*PROBLEM*: Return every line below that contains the word "furthest".

*DATA TO USE*:
□ □ □ □ □ □ □
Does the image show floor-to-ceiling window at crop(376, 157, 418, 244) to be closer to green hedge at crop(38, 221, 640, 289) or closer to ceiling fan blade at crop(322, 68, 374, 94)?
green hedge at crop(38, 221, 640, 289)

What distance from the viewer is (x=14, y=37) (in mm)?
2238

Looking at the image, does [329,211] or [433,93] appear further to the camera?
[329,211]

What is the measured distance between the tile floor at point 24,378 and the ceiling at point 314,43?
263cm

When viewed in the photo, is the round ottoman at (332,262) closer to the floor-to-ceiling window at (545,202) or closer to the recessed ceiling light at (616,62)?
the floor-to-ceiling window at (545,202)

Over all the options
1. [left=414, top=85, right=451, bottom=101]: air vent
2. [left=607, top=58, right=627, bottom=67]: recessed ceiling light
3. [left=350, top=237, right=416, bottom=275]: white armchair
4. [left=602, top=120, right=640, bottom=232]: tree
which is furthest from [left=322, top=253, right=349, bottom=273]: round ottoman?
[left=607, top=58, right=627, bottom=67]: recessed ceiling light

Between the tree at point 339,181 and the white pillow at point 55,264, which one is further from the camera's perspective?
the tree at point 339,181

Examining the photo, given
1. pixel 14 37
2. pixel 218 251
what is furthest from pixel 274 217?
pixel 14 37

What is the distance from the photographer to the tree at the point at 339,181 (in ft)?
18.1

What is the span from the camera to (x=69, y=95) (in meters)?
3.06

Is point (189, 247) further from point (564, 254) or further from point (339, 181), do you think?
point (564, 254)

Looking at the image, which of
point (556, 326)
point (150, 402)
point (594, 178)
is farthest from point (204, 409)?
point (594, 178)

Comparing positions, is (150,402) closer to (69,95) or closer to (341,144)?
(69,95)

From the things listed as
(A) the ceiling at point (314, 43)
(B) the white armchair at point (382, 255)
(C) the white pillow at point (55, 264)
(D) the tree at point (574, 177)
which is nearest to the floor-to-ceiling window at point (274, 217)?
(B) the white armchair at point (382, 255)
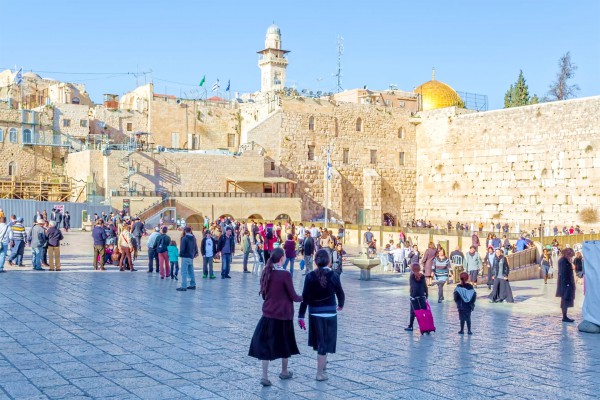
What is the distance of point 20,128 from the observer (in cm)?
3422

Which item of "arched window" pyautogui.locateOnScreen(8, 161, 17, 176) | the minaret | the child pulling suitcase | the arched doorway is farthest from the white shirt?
□ □ □ □ □ □ □
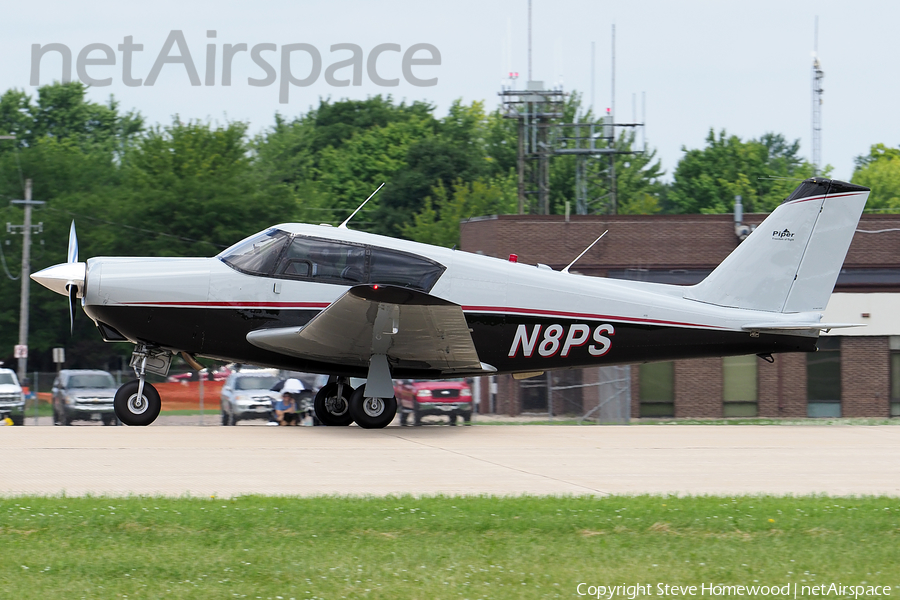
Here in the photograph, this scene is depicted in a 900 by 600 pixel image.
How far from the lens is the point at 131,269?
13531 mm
□ □ □ □ □ □ □
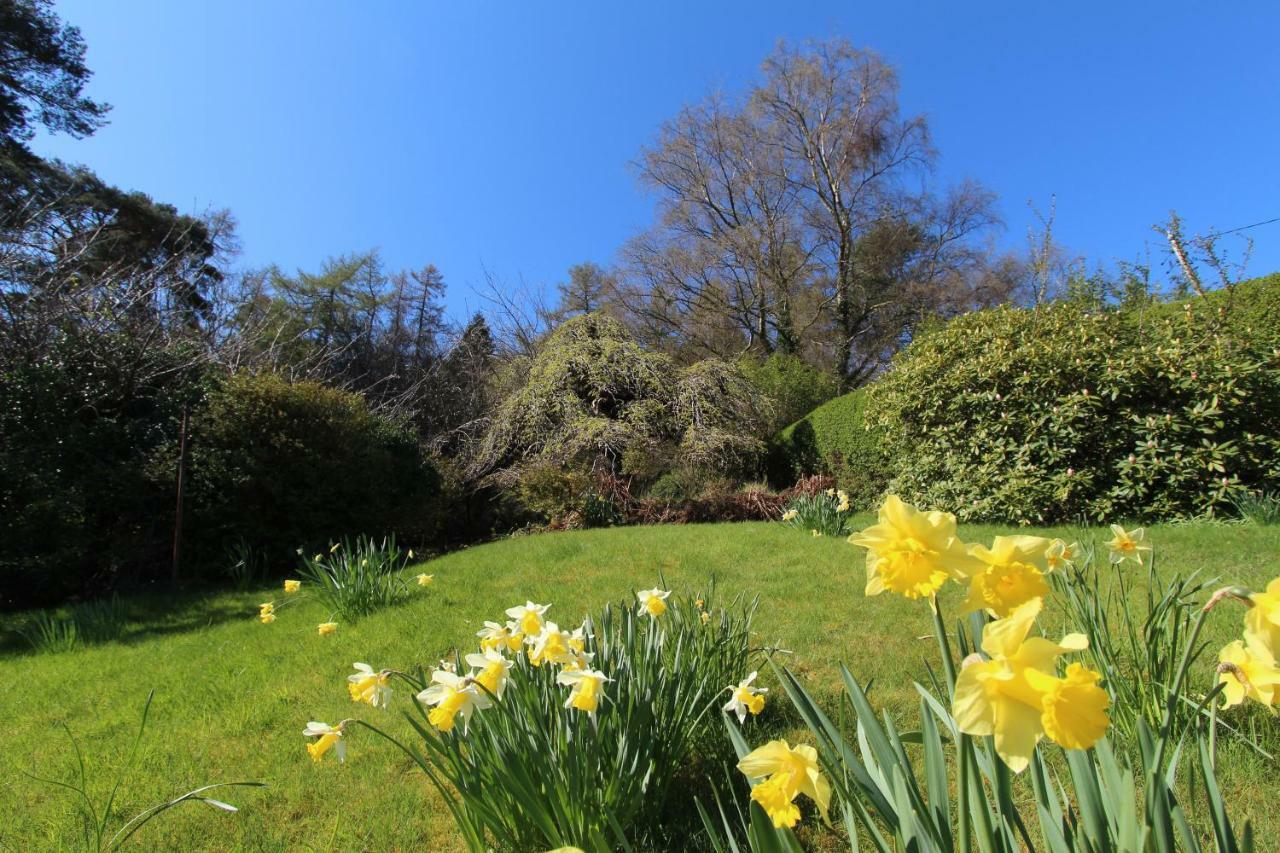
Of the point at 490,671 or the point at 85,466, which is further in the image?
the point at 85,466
□ □ □ □ □ □ □
*OUTPUT FOR THIS TASK*:
which is furthest from [left=322, top=253, right=349, bottom=273]: round ottoman?
what is furthest from pixel 274 217?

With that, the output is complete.